Unfair systems are about as stressful as it gets. Governments that break the law and then change the law retrospectively to make what they did ok… do we feel relaxed and comfortable about that? As legal aid dries up, it will be increasingly easy for those with wealth to use the threat of the law to bully into submission, victims who cannot afford to fight them. If that isn’t making you feel a little bit sick, you’ve not been paying attention. Systems that we know are likely to encourage the innocent to plead guilty and the guilty to plead innocent.

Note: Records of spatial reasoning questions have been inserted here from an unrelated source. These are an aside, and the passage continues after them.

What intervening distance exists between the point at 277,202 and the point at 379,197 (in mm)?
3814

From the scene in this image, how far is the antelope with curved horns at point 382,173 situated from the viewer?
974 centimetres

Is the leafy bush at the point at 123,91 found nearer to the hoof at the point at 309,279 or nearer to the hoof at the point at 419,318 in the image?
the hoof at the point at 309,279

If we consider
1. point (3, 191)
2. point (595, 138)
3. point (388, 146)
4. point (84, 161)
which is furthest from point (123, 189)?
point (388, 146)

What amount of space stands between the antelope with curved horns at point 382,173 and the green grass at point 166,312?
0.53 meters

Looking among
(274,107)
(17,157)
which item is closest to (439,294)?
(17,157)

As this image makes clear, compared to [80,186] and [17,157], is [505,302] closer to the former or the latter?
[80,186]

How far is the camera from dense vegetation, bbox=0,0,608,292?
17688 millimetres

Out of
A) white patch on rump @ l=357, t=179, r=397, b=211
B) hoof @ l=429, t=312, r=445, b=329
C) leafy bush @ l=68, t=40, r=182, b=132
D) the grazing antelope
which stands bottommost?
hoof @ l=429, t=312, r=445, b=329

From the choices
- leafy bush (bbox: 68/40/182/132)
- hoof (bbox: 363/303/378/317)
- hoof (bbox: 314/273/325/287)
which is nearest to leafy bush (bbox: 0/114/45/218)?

There is a relationship between happiness and health. There is a relationship between stress and poor mental health. Stressed, frightened, overstretched people are going to be more vulnerable to disease than relaxed and happy people. And really, if life is miserable and the one comfort is your tobacco, or getting smashed out of your face on cheap alcohol, or eating too many cakes… are you really going to deny yourself the one little pleasure remaining to you? Sure, it may be going to kill you, one day, but there are days when for a person living on the edge, that would just be a relief and an end to all the struggling. And yes, under the new systems we have, more people are apparently reporting suicidal feelings to their doctors.

You will not get a majority of well people in a sick system. If you have a system that pays no regard to well-being and treats humans like disposable commodities, you are not going to have well people. Sorry Mr Hunt, you can’t have it both ways. You can’t grind people into the floor and except them to stay well and not cost your health system anything. It comes down to what you value, doesn’t it, and how good your maths is. My government sows policies that are bound to make people ill. Sooner or later, the medical bill for that is going to come in. If you don’t pay it as a medical bill, you’ll pay it as a crisis in mental health, or in lost work days.

If we valued quality of life more than GDP, we would not be here.